For this exercise, we'll walk through the process of extracting data from an XML file using the `ElementTree` library and transforming it into a tabular structure.



## Import Libraries

First, we import the two libraries that will aid in extracting the XML data. For this exercise, we will make use of the `Pandas` and `ElementTree` libraries.

In [None]:
import pandas as pd
import xml.etree.ElementTree as ET
import urllib

## Import and Investigate XML

We will now load a sample XML file containing a catalog of books. Each book in the catalog will contain the following attributes:

<table style ='width:80%'>
    <tr>
        <th style ='text-align:left'>Attributes</th>
        <th style ='text-align:left'>Description</th>
    </tr>
    <tr>
        <td style ='text-align:left'>id</td>
        <td style ='text-align:left'>Unique ID for each book in the catalog</td>
    </tr>
    <tr>
        <td style ='text-align:left'>author</td>
        <td style ='text-align:left'>Name of the person who wrote the book</td>
    </tr>
    <tr>
        <td style ='text-align:left'>title</td>
        <td style ='text-align:left'>Title found on the book's cover</td>
    </tr>
    <tr>
        <td style ='text-align:left'>genre</td>
        <td style ='text-align:left'>Literature category that the book belongs to</td>
    </tr>
    <tr>
        <td style ='text-align:left'>price</td>
        <td style ='text-align:left'>The price at which the book is being sold</td>
    </tr>
    <tr>
        <td style ='text-align:left'>publish_date</td>
        <td style ='text-align:left'>Publication date of the book</td>
    </tr>
    <tr>
        <td style ='text-align:left' >description</td>
        <td style ='text-align:left'>A short description of the book</td>
    </tr>
     
</table>

The sample file is located in the `Explore-AI/Public-Data` repository.
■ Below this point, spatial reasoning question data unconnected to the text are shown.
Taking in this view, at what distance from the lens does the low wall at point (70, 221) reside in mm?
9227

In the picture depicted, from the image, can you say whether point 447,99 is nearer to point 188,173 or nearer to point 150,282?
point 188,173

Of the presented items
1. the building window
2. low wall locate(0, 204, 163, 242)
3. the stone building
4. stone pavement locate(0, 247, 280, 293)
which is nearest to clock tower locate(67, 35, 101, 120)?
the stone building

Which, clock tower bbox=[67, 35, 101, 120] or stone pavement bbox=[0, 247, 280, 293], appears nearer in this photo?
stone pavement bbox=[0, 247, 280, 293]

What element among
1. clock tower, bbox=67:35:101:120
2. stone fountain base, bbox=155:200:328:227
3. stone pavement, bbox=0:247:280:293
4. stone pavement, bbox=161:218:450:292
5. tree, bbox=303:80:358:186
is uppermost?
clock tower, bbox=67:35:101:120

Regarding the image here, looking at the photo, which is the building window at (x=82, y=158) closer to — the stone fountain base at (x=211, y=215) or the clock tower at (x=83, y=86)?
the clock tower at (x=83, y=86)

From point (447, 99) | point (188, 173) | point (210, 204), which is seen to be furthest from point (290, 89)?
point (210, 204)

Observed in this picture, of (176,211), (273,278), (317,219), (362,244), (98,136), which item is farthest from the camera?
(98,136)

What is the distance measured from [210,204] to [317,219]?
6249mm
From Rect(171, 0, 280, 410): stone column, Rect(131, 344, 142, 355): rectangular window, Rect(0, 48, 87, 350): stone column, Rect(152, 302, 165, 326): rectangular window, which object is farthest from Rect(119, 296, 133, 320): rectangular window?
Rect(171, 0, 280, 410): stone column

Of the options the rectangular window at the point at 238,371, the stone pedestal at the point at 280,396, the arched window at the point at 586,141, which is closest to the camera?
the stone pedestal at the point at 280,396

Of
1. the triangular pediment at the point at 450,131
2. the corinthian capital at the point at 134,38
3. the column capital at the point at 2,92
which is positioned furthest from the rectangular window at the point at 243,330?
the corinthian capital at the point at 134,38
We will first download it and proceed to work with the local copy.

In [None]:
# Load the dataset from the github repo
xml_file = urllib.request.urlretrieve("https://raw.githubusercontent.com/Explore-AI/Public-Data/master/books.xml","books.xml")
# Next input the path to where you have the books.xml file saved locally - the above step will have downloaded the data into your current working directory.
file_path = "books.xml"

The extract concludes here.